» DIRECTIONS FOR THIS TASK
Say how many lines of the records include the string "theme". Nothing else belongs in the answer.
INPUT DATA START
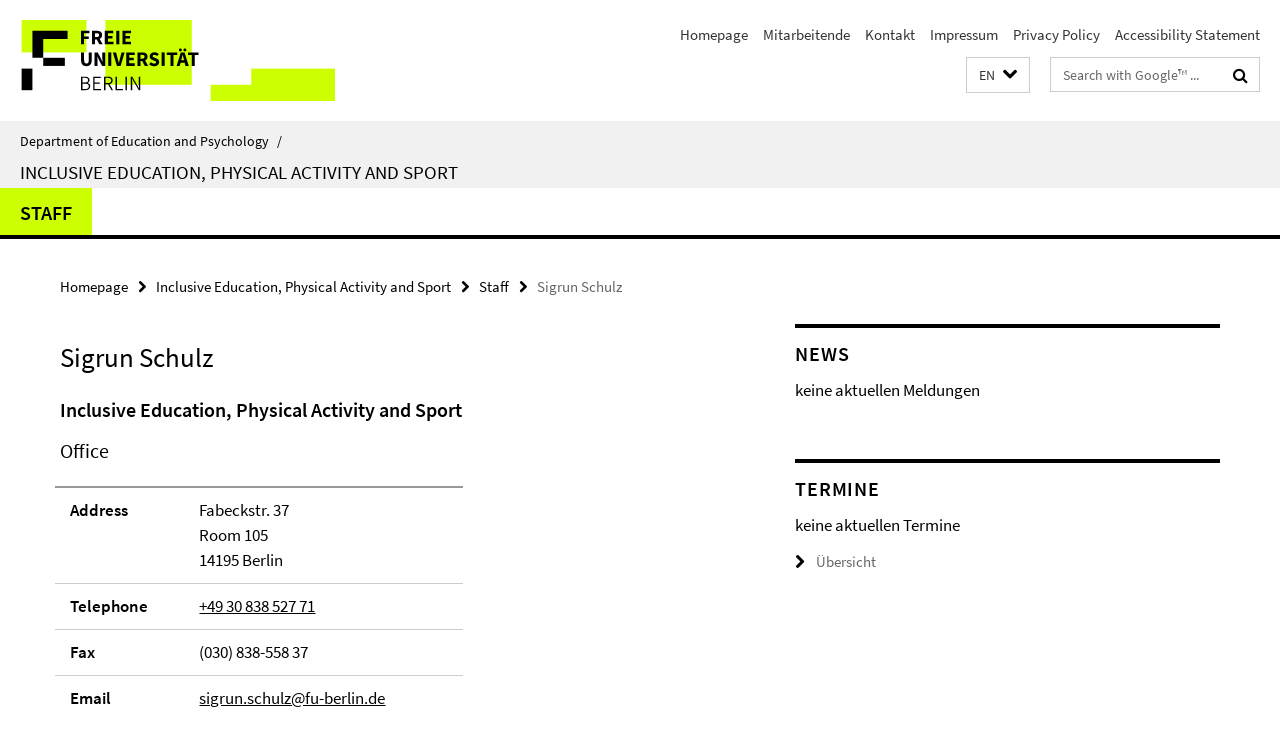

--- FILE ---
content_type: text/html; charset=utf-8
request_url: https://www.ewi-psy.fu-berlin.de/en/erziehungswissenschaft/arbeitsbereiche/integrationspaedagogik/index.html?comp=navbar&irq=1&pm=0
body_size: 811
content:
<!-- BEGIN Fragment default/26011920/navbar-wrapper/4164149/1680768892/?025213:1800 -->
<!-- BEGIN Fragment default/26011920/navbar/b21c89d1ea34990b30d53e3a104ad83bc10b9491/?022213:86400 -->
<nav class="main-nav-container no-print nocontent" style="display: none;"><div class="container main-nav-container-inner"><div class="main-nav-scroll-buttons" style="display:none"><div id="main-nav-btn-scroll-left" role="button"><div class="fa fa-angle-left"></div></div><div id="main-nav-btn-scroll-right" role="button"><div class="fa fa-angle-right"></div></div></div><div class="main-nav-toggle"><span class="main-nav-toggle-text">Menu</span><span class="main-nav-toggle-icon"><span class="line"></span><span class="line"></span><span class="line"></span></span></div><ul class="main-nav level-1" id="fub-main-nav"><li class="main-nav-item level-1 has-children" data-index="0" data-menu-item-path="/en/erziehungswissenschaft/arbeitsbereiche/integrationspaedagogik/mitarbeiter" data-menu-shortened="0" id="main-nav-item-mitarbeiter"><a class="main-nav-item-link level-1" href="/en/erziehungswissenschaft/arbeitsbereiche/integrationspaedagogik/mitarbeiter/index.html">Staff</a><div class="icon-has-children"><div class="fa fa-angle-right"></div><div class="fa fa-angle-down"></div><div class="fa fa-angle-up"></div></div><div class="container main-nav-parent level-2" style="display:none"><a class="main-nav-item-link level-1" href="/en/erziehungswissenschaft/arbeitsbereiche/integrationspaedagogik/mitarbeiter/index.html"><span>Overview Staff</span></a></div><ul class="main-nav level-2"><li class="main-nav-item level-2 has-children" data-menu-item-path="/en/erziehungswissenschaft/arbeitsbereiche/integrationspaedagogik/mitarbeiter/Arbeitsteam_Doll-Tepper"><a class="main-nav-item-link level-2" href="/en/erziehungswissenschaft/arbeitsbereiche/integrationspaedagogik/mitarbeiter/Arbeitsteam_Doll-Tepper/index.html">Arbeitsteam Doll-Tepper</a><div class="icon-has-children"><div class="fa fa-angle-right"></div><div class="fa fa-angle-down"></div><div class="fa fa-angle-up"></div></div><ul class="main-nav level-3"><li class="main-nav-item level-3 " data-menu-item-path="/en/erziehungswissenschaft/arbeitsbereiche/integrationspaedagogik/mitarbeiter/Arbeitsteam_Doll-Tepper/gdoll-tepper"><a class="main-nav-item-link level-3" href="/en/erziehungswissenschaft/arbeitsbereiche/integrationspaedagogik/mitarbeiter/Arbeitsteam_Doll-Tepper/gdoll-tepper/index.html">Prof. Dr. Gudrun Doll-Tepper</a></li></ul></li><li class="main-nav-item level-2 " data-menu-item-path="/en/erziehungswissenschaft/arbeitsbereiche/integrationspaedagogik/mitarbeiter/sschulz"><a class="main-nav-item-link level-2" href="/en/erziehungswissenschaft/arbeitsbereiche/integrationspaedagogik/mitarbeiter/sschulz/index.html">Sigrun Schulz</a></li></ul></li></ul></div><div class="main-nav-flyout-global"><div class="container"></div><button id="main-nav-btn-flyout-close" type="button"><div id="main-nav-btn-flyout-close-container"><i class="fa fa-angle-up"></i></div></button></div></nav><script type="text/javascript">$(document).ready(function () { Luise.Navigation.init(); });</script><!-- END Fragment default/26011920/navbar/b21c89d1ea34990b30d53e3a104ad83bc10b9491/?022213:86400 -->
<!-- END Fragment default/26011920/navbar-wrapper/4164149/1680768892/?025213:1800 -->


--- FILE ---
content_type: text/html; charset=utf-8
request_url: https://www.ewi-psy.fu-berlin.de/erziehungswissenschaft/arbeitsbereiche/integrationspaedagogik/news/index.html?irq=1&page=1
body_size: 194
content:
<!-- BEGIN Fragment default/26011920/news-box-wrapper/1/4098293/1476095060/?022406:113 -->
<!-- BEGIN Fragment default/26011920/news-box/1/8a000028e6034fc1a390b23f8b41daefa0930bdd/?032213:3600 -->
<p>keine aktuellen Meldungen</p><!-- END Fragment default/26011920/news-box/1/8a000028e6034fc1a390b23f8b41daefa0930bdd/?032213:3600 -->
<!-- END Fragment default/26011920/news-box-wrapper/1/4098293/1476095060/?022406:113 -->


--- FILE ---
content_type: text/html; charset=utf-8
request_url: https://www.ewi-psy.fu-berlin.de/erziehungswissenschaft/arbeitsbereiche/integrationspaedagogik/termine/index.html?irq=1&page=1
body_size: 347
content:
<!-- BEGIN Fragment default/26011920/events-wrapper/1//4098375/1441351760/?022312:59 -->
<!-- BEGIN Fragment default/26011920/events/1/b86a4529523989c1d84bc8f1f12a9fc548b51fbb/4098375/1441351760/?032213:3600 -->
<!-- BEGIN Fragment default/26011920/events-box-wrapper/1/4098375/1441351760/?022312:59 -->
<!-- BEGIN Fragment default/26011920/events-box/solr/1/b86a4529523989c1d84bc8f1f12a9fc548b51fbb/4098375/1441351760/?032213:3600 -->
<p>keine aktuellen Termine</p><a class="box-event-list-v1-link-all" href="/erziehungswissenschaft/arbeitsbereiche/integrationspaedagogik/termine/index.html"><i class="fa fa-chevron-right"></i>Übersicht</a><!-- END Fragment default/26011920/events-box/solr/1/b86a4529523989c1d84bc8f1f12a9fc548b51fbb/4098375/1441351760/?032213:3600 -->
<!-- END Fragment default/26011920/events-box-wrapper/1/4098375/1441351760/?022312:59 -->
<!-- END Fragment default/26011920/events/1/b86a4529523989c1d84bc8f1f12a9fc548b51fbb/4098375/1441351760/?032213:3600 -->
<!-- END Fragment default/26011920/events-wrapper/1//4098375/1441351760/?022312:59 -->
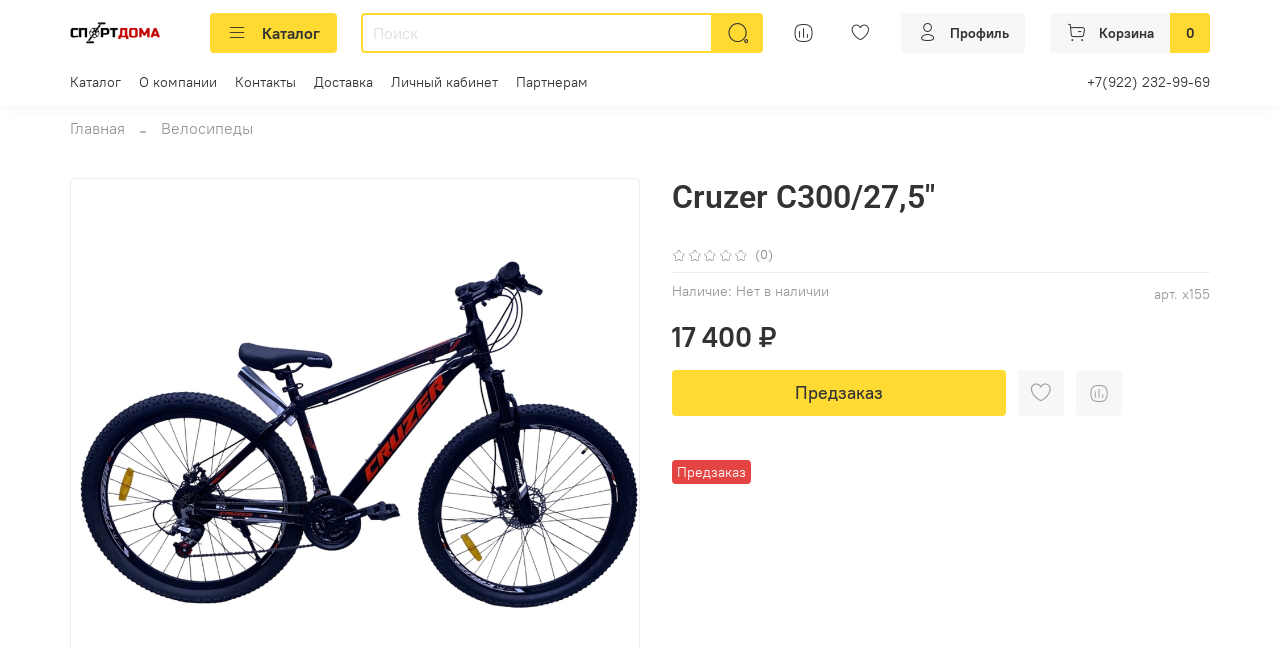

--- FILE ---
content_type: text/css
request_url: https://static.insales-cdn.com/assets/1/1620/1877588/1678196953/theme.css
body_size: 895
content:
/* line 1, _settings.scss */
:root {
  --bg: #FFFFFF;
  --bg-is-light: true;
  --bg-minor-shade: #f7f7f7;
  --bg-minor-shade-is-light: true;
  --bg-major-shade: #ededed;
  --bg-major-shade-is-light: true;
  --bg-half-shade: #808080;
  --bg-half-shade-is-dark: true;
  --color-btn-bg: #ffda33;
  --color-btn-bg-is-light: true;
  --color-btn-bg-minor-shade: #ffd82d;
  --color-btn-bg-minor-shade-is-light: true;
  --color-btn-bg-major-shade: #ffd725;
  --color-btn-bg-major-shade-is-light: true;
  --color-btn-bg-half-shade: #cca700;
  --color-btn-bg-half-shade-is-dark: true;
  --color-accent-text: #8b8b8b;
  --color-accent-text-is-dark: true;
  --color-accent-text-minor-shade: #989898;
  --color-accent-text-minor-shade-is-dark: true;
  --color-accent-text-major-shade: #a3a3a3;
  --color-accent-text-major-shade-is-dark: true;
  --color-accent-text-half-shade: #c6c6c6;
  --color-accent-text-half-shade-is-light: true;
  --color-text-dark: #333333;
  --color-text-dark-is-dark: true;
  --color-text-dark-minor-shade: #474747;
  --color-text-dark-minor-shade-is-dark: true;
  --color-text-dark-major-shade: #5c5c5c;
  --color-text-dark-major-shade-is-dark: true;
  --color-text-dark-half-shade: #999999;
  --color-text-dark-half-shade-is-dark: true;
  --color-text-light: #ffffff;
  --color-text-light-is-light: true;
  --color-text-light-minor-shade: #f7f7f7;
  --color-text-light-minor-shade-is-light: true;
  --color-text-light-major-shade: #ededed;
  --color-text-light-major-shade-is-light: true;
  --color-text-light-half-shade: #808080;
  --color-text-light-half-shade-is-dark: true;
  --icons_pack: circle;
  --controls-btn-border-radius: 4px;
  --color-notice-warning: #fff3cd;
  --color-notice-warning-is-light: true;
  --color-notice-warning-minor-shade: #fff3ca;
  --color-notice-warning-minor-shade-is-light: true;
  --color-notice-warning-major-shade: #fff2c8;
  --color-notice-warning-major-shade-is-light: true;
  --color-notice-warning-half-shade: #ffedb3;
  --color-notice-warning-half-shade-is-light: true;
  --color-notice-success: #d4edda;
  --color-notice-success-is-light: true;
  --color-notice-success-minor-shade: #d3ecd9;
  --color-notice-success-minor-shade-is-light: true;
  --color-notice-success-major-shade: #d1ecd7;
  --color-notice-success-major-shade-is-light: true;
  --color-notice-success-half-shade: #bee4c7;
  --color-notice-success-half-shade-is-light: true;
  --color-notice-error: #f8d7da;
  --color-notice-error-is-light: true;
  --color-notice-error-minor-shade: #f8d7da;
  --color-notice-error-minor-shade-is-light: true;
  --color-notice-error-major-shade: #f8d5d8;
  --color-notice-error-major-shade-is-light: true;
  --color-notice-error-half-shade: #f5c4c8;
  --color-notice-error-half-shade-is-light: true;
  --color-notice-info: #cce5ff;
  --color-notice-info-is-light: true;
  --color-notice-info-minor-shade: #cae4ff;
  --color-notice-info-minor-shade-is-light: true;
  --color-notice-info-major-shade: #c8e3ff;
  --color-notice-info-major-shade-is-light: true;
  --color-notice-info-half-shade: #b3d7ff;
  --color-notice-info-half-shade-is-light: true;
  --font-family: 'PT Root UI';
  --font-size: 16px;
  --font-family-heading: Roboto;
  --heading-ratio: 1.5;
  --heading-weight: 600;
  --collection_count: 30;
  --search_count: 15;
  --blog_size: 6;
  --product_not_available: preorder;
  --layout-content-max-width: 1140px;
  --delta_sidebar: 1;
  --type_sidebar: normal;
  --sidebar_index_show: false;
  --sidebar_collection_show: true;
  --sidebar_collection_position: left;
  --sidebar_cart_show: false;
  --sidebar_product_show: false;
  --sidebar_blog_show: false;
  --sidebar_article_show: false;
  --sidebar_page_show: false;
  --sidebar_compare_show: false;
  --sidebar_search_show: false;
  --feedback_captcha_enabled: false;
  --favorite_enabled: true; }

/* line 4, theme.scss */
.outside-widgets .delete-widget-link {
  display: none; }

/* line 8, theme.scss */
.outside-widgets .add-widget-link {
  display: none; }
INPUT DATA END
» ANSWER TO THIS PROBLEM
3